Where the original film dealt with political terrorists, this one deals with the drug cartel. Impertinent cocaine dealers have a "stranglehold" on an America they have turned into "a nation of addicts," according to kingpin-from-hell Ramon Cota (Billy Drago). It's a story torn from yesterday's headlines; unfortunately, screenwriter Lee Reynolds has been reading only the National Enquirer and old "Miami Vice" scripts.

In troubled times, who better to ride (or fly) to the rescue than Col. Scott McCoy? Chuck Norris, the great stone face with hands and feet to match, is the colonel, and he's mighty ticked because Cota has murderered not only his partner but his partner's wife and baby brother, and kidnapped three DEA agents to boot. McCoy gets the presidential okay to mount a Delta Force rescue from Cota's supposedly impenetrable jungle fortress, and to destroy his drug fields.

Actually, Delta Force figures in this one only at the end. The first half of the film plays like one of Norris's detective thrillers -- Norris solo, Norris human, Norris getting mad. Most of the second half is also Norris -- scaling a monstrous mountain, engaging in martial arts combat with various henchmen (including one who looks like the comedian Gallagher gone very bad). Finally, the young, nameless, interchangeable Deltas come in, at which point the film turns into a scrambled essay on imperial empowerment and macho hardware, or perhaps wishful thinking: Dozens of bad guys bite the dust, but the black-clad good guys don't sustain as much as a bruise.

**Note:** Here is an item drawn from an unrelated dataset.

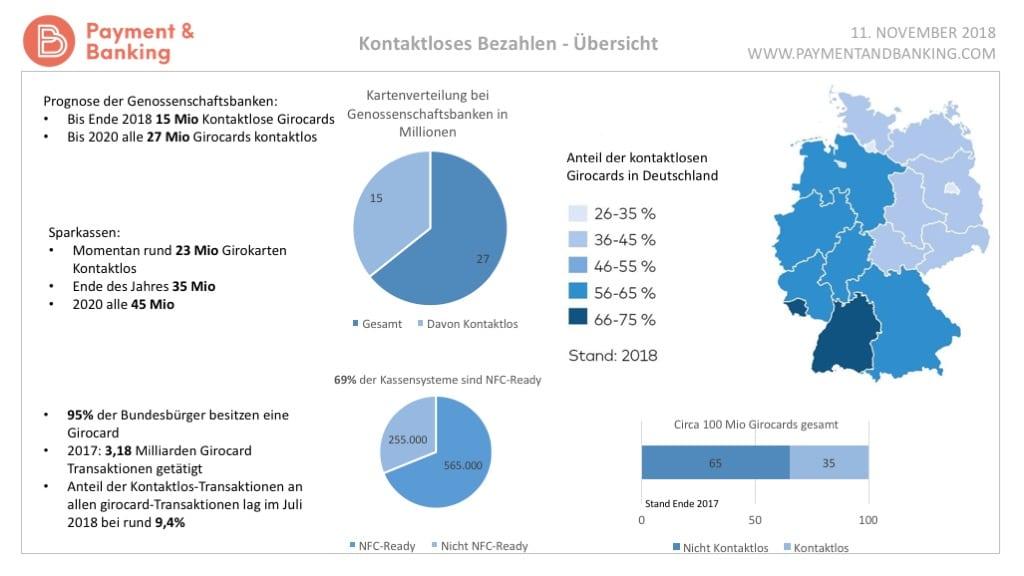 GiroCard Kontaktlos Overview - Kontaktloses Bezahlen Infografik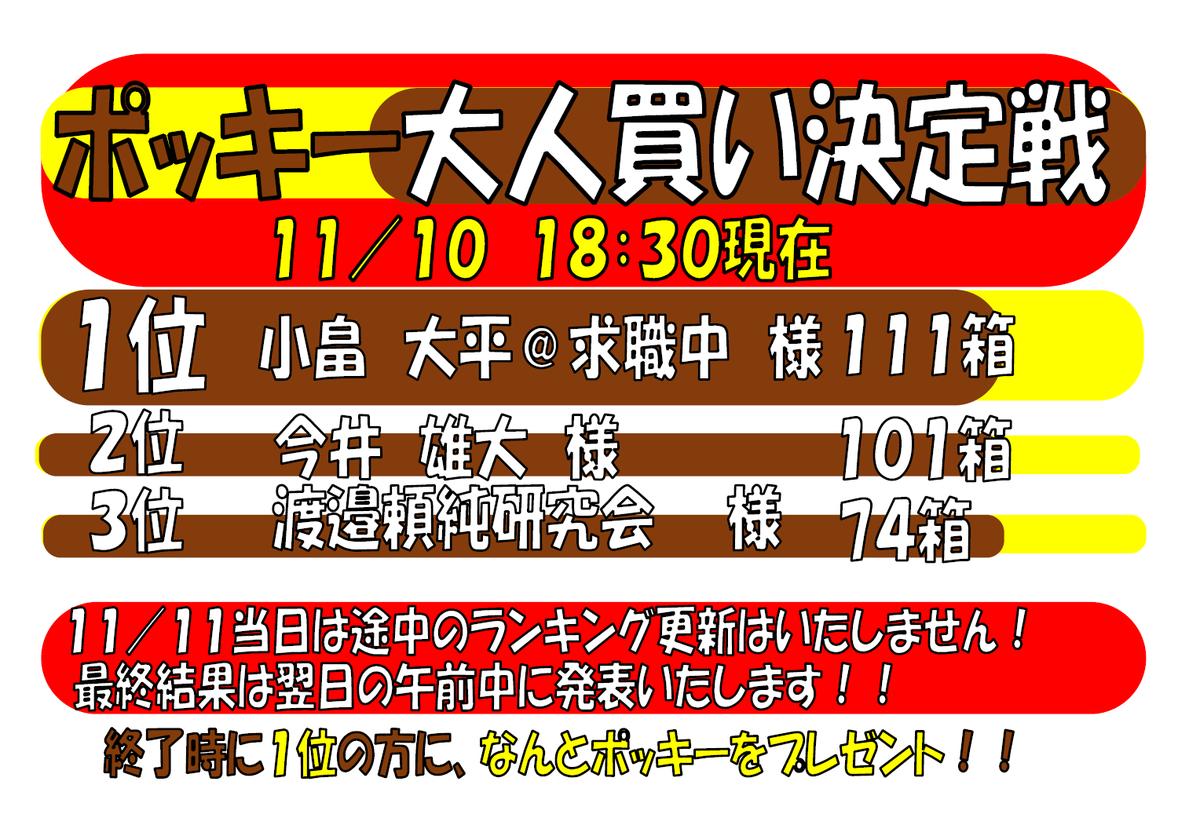 【ポッキー大人買い決定戦】 小畠さんが一気に111箱でトップです! 渡邉頼純先生の研究会のみなさんも奮闘しています!  いよいよ明日がポッキーの日ですね! 明日は途中経過のランキングは公表しません!! 結果は翌日の朝に発表します! https://t.co/9JgeVdFOjP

This is, of course, the kind of film that features as many helicopters as women characters -- two of each -- and allows only one helicopter to survive.

Technically, "Delta Force 2" suffers from a bad case of under-exposition, as if last-minute budget cuts required the elimination of transitions, leading to comic book clumsiness. The film feels less edited than assembled, while director Aaron Norris -- Chuck's brother -- has, at best, delusions of competence. This is not his first directing job, but it feels like it.

For a supposed action movie, too much of "Delta Force" relies on leaden dialogue, further undermined by the overly broad acting of a cast cluttered with low-level character actors (Drago, John P. Ryan as a hellbent general, Richard Jaeckel as a DEA agent). True, there are two fairly good sequences -- one involving a spectacular free-fall chase in the sky, the other a more mundane helicopter-limousine race through the jungle -- but for the most part "Delta Force 2" is a B-movie, with B-actors, and it will B headed for cable and your local video shop very, very soon.

Delta Force 2: Operation Stranglehold, at area theaters, is rated R and contains some graphic violence.